** start of Source **

Children and young people with good attendance at school are more likely to achieve their full potential both academically and socially
Attending school regularly and punctually is a statutory requirement for all children and young people from the age of 5 to 16 years.
Good attendance at school means attending every day.
Rewards at primary schools are in place with Blackpool Council and our partners to reward good school attendance. A 100% attendance party at Blackpool Football Club is held annually for primary aged children to celebrate attending school every day for the academic year.
Individual schools also have their own initiatives to reward and promote good school attendance for their students.
Regular school attendance is of great importance.
Without good attendance children and young people miss out on valuable learning opportunities and friendships.
Research shows that children and young people with poor attendance are less likely to do well both at school and in their adult life. Children and young people who are not in school regularly are more at risk of exploitation and either becoming victims of crime or engaging in crime.
In Blackpool we want the best outcomes for all our children and young people and therefore want our children in school so that they are safe and have the same learning opportunities irrespective of their individual circumstances.

** end of Source **

• Things to do
• a. In the school attendance text, where is the yearly 100% attendance party for primary aged children held?
• b. Carry on the school attendance text from the point where it ends.
The items have no connection to the school attendance text.

** start of Information given **

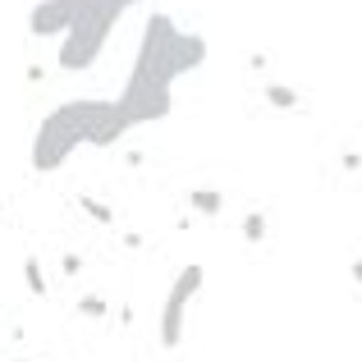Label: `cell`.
<instances>
[{"label": "cell", "instance_id": "8992f818", "mask_svg": "<svg viewBox=\"0 0 362 362\" xmlns=\"http://www.w3.org/2000/svg\"><path fill=\"white\" fill-rule=\"evenodd\" d=\"M78 18V0H37L28 9V33L33 37H64Z\"/></svg>", "mask_w": 362, "mask_h": 362}, {"label": "cell", "instance_id": "6da1fadb", "mask_svg": "<svg viewBox=\"0 0 362 362\" xmlns=\"http://www.w3.org/2000/svg\"><path fill=\"white\" fill-rule=\"evenodd\" d=\"M106 106H110V101H97V97H74V101H64V106H55L51 115L42 119L37 138H33V170H37V175L60 170L64 160L88 142L92 124H97V115Z\"/></svg>", "mask_w": 362, "mask_h": 362}, {"label": "cell", "instance_id": "4fadbf2b", "mask_svg": "<svg viewBox=\"0 0 362 362\" xmlns=\"http://www.w3.org/2000/svg\"><path fill=\"white\" fill-rule=\"evenodd\" d=\"M78 312L97 321V317H106V312H110V303L101 298V293H83V298H78Z\"/></svg>", "mask_w": 362, "mask_h": 362}, {"label": "cell", "instance_id": "3957f363", "mask_svg": "<svg viewBox=\"0 0 362 362\" xmlns=\"http://www.w3.org/2000/svg\"><path fill=\"white\" fill-rule=\"evenodd\" d=\"M206 37L202 33H184V28H175V33L165 37V46L156 51V60L142 69V78L160 83V88H175V78H184V74L202 69L206 64Z\"/></svg>", "mask_w": 362, "mask_h": 362}, {"label": "cell", "instance_id": "7c38bea8", "mask_svg": "<svg viewBox=\"0 0 362 362\" xmlns=\"http://www.w3.org/2000/svg\"><path fill=\"white\" fill-rule=\"evenodd\" d=\"M239 234H243L247 243H262L266 239V211H247L243 225H239Z\"/></svg>", "mask_w": 362, "mask_h": 362}, {"label": "cell", "instance_id": "30bf717a", "mask_svg": "<svg viewBox=\"0 0 362 362\" xmlns=\"http://www.w3.org/2000/svg\"><path fill=\"white\" fill-rule=\"evenodd\" d=\"M23 284H28V293H33V298H46V293H51L46 271H42V262H37V257H23Z\"/></svg>", "mask_w": 362, "mask_h": 362}, {"label": "cell", "instance_id": "5bb4252c", "mask_svg": "<svg viewBox=\"0 0 362 362\" xmlns=\"http://www.w3.org/2000/svg\"><path fill=\"white\" fill-rule=\"evenodd\" d=\"M60 271H64V275H78V271H83V257H78V252H64Z\"/></svg>", "mask_w": 362, "mask_h": 362}, {"label": "cell", "instance_id": "8fae6325", "mask_svg": "<svg viewBox=\"0 0 362 362\" xmlns=\"http://www.w3.org/2000/svg\"><path fill=\"white\" fill-rule=\"evenodd\" d=\"M78 206H83V216H92L97 225H115V206H110V202H101V197L83 193V197H78Z\"/></svg>", "mask_w": 362, "mask_h": 362}, {"label": "cell", "instance_id": "9c48e42d", "mask_svg": "<svg viewBox=\"0 0 362 362\" xmlns=\"http://www.w3.org/2000/svg\"><path fill=\"white\" fill-rule=\"evenodd\" d=\"M262 97H266V106H275V110H298V92H293L289 83H266Z\"/></svg>", "mask_w": 362, "mask_h": 362}, {"label": "cell", "instance_id": "52a82bcc", "mask_svg": "<svg viewBox=\"0 0 362 362\" xmlns=\"http://www.w3.org/2000/svg\"><path fill=\"white\" fill-rule=\"evenodd\" d=\"M175 33V18L165 14V9H151L147 14V28H142V42H138V60H133V74H142L151 60H156V51L165 46V37Z\"/></svg>", "mask_w": 362, "mask_h": 362}, {"label": "cell", "instance_id": "9a60e30c", "mask_svg": "<svg viewBox=\"0 0 362 362\" xmlns=\"http://www.w3.org/2000/svg\"><path fill=\"white\" fill-rule=\"evenodd\" d=\"M349 271H354V280H358V289H362V257H354V266H349Z\"/></svg>", "mask_w": 362, "mask_h": 362}, {"label": "cell", "instance_id": "ba28073f", "mask_svg": "<svg viewBox=\"0 0 362 362\" xmlns=\"http://www.w3.org/2000/svg\"><path fill=\"white\" fill-rule=\"evenodd\" d=\"M188 206H193L197 216H221L225 211V193H216V188H193V193H188Z\"/></svg>", "mask_w": 362, "mask_h": 362}, {"label": "cell", "instance_id": "5b68a950", "mask_svg": "<svg viewBox=\"0 0 362 362\" xmlns=\"http://www.w3.org/2000/svg\"><path fill=\"white\" fill-rule=\"evenodd\" d=\"M115 110L129 119V129H138V124H156V119H165L170 110H175V88H160V83L142 78V74H129Z\"/></svg>", "mask_w": 362, "mask_h": 362}, {"label": "cell", "instance_id": "277c9868", "mask_svg": "<svg viewBox=\"0 0 362 362\" xmlns=\"http://www.w3.org/2000/svg\"><path fill=\"white\" fill-rule=\"evenodd\" d=\"M202 284H206V271L197 262H188L184 271L175 275L165 303H160V349H179L184 344V312H188V303L202 293Z\"/></svg>", "mask_w": 362, "mask_h": 362}, {"label": "cell", "instance_id": "2e32d148", "mask_svg": "<svg viewBox=\"0 0 362 362\" xmlns=\"http://www.w3.org/2000/svg\"><path fill=\"white\" fill-rule=\"evenodd\" d=\"M9 362H33V358H9Z\"/></svg>", "mask_w": 362, "mask_h": 362}, {"label": "cell", "instance_id": "7a4b0ae2", "mask_svg": "<svg viewBox=\"0 0 362 362\" xmlns=\"http://www.w3.org/2000/svg\"><path fill=\"white\" fill-rule=\"evenodd\" d=\"M129 5H142V0H78V18L69 23V33L60 37V51H55V60H60L64 74H83L92 69V64L101 60V51H106L110 33L119 28L124 9Z\"/></svg>", "mask_w": 362, "mask_h": 362}]
</instances>
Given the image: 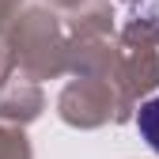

** end of Information given **

• Answers to the problems
• a. At Blackpool Football Club.

• b.
To offer an example of what attendance means - a percentage of 90% attendance in an academic school year is 19 days absence, creating missed learning opportunities. Therefore whilst the percentage may appear to be high and ‘good,’ the number of days lost is a lot, which will have a negative impact on a child’s learning.
Parents of compulsory school aged children aged 5 to 16 years have a legal responsibility with regard to ensuring regular and punctual attendance at school. Poor school attendance can result in legal proceedings; therefore parents are encouraged to work together with schools and services if they are having difficulties.
At the end of every academic year all councils have to report back to the Department for Education (DFE) the students who have finished their education at 90% and below. This level of attendance is called Persistent Absence (PA). Therefore various initiatives and interventions throughout the academic year will be taken by the schools and the pupil welfare service to try and prevent as many students falling into this category as possible. Parents of children in this category with unauthorised absences are at risk of legal intervention unless improvement is noted and sustained.
In addition, there are sanctions on parents for taking children and young people out of school for a family holiday. This can result in a penalty notice being issued per parent per child and therefore parents are encouraged to read their child’s school policy before a holiday is considered.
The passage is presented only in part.